Tuesday, May 26, 2009

Matthew McConaughey & Cyanide Certified DVDs

Hi, I'm Matthew McConaughey, the Richard Gere of my acting generation. Sure, I was awesome in Dazed & Confused, but that was a long time ago and just one of those things we call flukes. Since then, I've let my douche-flag fly in such hits -- all of which have afforded me numerous opportunities to take off my shirt -- as Ghosts of Girlfriends Past, Fool's Gold, Failure to Launch, How to Lose a Guy in 10 Days and a stack of others arranged for me by Celebrity Welfare Services of Burbank, California.

That's why I'm here to tell you about Cyanide Certified DVDs and their Shill Edition series of my movies.

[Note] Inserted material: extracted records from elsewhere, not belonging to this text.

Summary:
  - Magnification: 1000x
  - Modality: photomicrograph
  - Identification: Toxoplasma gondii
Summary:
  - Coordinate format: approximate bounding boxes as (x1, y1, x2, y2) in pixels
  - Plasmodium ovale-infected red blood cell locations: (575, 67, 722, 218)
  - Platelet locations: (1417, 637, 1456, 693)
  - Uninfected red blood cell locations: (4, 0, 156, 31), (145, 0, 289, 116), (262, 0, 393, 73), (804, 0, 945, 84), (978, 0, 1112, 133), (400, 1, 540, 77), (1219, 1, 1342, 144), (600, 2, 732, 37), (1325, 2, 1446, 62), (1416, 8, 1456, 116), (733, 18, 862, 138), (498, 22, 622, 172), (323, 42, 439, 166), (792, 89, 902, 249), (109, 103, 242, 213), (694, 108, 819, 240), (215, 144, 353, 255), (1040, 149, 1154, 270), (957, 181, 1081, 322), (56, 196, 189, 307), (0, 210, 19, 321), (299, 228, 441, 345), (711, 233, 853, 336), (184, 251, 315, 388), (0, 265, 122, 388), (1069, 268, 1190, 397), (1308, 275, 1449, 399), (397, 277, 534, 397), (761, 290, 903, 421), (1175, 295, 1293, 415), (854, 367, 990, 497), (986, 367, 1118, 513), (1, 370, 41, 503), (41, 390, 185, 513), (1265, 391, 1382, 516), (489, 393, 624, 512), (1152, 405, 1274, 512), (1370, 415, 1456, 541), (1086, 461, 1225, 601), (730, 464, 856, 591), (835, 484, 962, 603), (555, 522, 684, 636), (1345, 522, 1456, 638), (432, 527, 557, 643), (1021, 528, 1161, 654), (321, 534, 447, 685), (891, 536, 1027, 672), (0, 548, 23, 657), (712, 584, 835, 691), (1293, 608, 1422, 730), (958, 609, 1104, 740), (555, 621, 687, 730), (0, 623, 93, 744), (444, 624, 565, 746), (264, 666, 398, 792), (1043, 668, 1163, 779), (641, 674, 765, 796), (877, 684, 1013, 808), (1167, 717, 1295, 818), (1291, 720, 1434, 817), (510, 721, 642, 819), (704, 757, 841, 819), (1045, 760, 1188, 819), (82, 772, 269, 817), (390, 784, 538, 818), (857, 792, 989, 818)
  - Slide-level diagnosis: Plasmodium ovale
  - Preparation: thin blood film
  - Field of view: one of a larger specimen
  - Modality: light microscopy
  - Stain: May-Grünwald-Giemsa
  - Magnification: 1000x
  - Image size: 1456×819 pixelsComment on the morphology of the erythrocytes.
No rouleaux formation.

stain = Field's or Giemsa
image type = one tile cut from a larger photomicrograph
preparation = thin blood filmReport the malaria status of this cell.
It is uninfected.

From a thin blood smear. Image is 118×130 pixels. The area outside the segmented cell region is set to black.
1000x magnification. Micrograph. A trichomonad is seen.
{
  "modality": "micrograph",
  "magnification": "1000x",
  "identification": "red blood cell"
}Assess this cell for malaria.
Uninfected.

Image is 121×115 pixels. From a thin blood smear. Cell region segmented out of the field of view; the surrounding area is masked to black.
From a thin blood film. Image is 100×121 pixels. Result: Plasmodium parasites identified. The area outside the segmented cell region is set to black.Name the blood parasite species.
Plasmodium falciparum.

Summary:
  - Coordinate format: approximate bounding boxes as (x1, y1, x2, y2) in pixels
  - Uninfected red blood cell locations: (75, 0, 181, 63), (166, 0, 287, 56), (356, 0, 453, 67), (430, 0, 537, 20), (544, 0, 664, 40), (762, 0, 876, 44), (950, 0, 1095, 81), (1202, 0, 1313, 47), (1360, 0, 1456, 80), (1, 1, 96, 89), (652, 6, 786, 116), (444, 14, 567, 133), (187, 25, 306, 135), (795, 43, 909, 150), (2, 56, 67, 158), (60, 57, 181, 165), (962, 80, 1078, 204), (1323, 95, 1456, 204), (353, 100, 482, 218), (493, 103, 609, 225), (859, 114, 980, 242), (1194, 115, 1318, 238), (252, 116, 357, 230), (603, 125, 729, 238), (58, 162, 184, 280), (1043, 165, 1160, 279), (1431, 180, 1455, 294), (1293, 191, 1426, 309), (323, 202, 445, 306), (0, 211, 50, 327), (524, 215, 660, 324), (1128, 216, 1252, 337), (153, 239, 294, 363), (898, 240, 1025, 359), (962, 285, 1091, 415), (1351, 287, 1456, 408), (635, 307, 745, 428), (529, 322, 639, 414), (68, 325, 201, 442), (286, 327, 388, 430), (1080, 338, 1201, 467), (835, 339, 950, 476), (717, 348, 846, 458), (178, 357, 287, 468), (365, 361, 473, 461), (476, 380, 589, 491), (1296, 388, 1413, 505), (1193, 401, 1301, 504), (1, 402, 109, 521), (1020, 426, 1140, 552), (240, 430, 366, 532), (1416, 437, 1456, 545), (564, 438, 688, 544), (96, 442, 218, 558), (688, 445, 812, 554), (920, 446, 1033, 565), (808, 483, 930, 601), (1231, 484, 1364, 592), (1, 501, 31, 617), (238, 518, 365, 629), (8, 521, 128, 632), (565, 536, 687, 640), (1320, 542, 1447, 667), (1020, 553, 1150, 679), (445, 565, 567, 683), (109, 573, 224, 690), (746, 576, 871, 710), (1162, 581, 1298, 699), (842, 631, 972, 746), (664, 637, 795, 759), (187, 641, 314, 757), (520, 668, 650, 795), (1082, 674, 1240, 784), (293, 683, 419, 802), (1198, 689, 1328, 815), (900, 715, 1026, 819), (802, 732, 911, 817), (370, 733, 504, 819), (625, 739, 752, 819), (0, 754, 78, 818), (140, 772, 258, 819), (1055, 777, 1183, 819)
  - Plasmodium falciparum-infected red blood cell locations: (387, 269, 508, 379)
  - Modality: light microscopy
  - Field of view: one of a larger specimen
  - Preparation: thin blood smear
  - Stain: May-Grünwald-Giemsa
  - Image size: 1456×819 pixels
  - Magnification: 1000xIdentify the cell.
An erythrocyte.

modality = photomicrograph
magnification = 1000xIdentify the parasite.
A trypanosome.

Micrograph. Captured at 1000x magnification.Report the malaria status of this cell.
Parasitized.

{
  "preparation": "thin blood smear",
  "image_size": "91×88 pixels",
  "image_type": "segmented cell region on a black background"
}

Each Cyanide Certified DVD comes with a genuine cyanide caplet that's guaranteed to kill within five minutes of swallowing. My movies aren't for everyone -- at least for anyone who has a penis, any connection to reality, or taste, or has not recently suffered a brain injury, or ever seen films outside of the North Korean film industry -- so Cyanide Certified DVDs and I want to give you that much-needed "out" when you're faced with having to watching one of my movies.

Just because I'm only in it for the money, doesn't mean you are.

So, the next time your loved one recommends watching one of my movies, make sure it's a Cyanide Certified DVD from the Shill Edition series. Your life depends on it.

3 comments:

Darryl said...

you were also awesome in Saharia

Chuck said...

Is there a liquid form.

Whetam Gnauckweirst said...

I believe scientists are working on a quick-release Cyanide patch, as well.